Une telle aventure pose également un défi au couple Tedeschi-Trucks, mais le guitariste répond que c'est justement pour s'assurer d'être prêts qu'ils ont attendu si longtemps avant d'unir leur destinée de musiciens. «Il y a aussi le défi de garder ensemble un groupe de 11 musiciens dans le climat actuel, où il n'y a plus vraiment d'industrie musicale et où on est laissé à soi-même. Mais ça fonctionne.»

Si Made Up Mind est un pas en avant, explique Trucks, c'est parce que le groupe venait à peine de se former quand il a enregistré Revelator. «Après quelques années en tournée, on a appris à se faire confiance et à connaître les aptitudes de tout le monde. C'est un band nettement plus confiant qui est entré en studio. Il n'y avait plus beaucoup de points d'interrogation: chacun savait comment le band devait sonner et ce qu'il pouvait accomplir.»

Des collaborations

Derek Trucks et Susan Tedeschi se sont également mis à écrire des chansons ensemble. «Avant, nous étions tellement occupés par nos carrières individuelles, l'Allman Brothers Band et la tournée de Clapton, ainsi que nos enfants [rires], qu'on a mis une décennie avant d'écrire ensemble», explique Trucks dont la présence a permis à Eric Clapton de jouer magnifiquement le répertoire de Derek and the Dominos lors de sa tournée de 2006.

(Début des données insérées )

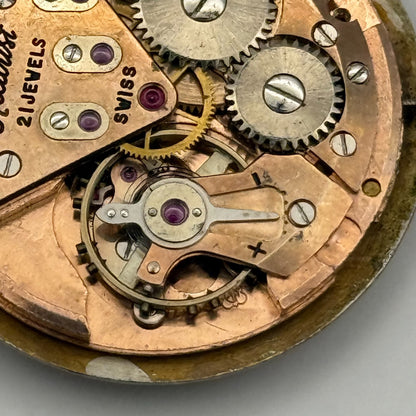 ETA 2409 Watch Movement Running Accurist Date Manual Wind Vintage Parts 25.8mm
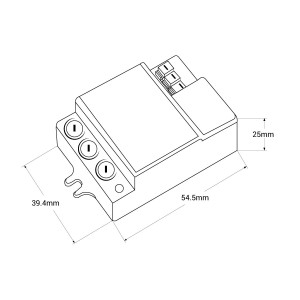 Sensore di movimento a microonde 180°/ 360° Superficie - IP20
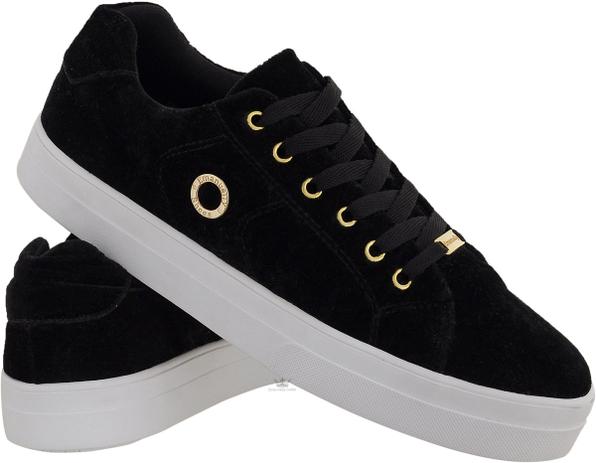 Tênis Feminino Sapatenis Casual Veludo Preto - Adaption Menor preço em Tênis Feminino Sapatenis Casual Veludo Preto - Adaption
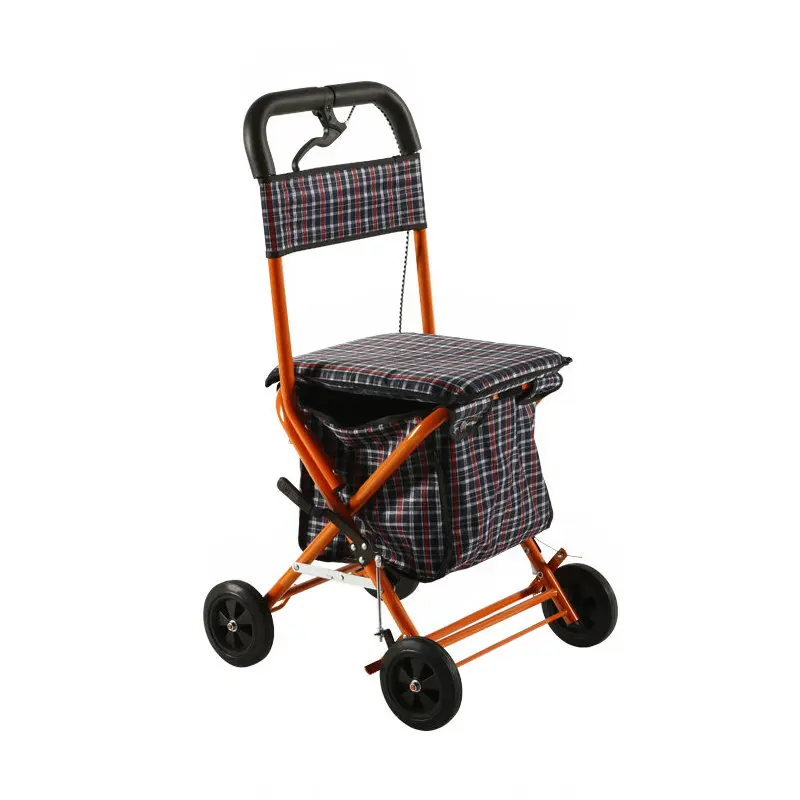 Podwójna funkcja seniorów Walker, 4-na kółkach przenośny wózek z hamulec ręczny, osoby w podeszłym wieku dla… Podwójna funkcja seniorów Walker, 4-na kółkach przenośny wózek z hamulec ręczny, osoby w podeszłym wieku dla…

Trucks a moins de temps à consacrer à l'Allman Brothers Band ces jours-ci, mais sa curiosité le pousse encore à multiplier les collaborations comme il l'a fait avec Herbie Hancock, B.B. King, les Indiens Ayaan et Amaan Ali Khan, ainsi qu'avec Johnny Winter pour son album Roots. «Johnny m'a beaucoup marqué. Et de jouer avec lui Dust My Broom, pièce phare pour les joueurs de slide, c'était pas mal du tout.»

Le Tedeschi Trucks Band a également été invité à jouer à la Maison-Blanche l'an dernier. «C'était un moment surréel, de partager la scène avec Booker T., B.B. King, Buddy Guy et ma femme devant ma mère et nos enfants assis dans la première rangée. Je pensais au chemin parcouru par B.B. et Buddy depuis toutes ces années. Je ne sais pas si ç'aurait été possible, à l'époque, de réunir des musiciens comme ça sur une même scène à la Maison‑Blanche. Donc, même si les choses sont un peu tordues dans le monde d'aujourd'hui, je trouve que, lentement, on fait des progrès», de dire Trucks en riant.

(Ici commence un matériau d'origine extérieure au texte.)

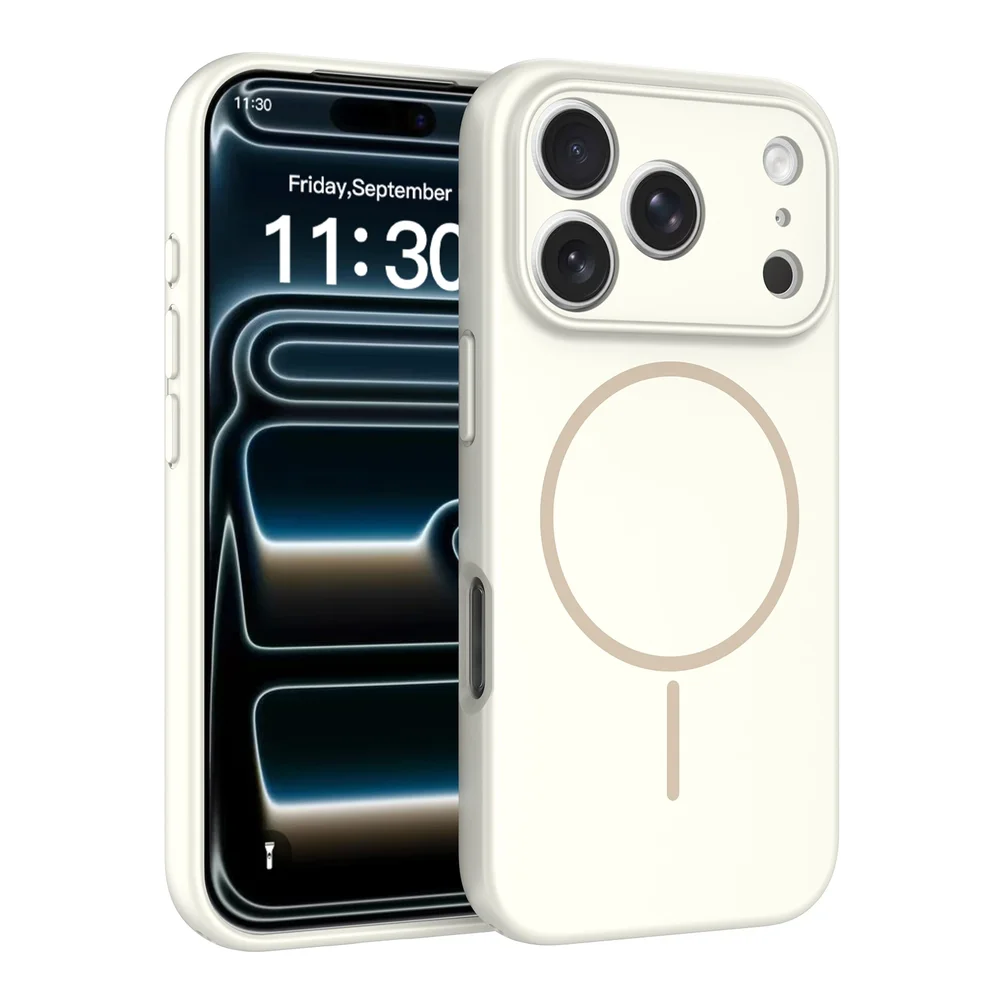 iPhone 18 Pro MagSafe-deksel SoftArmor, Beige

Ce n'est sûrement pas ce à quoi il pensait quand il a écrit la chanson It's So Heavy, dans laquelle il trace un portrait plutôt sombre de son pays, les États-Unis. Il raconte: «Le jour où on a enregistré cette chanson, il y a eu le massacre des enfants de Newtown, au Connecticut. On l'a écrite avec ce genre de thème à l'esprit et le fait que ça se reproduise en a fait une chanson encore plus poignante.»

Tedeschi Trucks Band, au Métropolis le 18 novembre.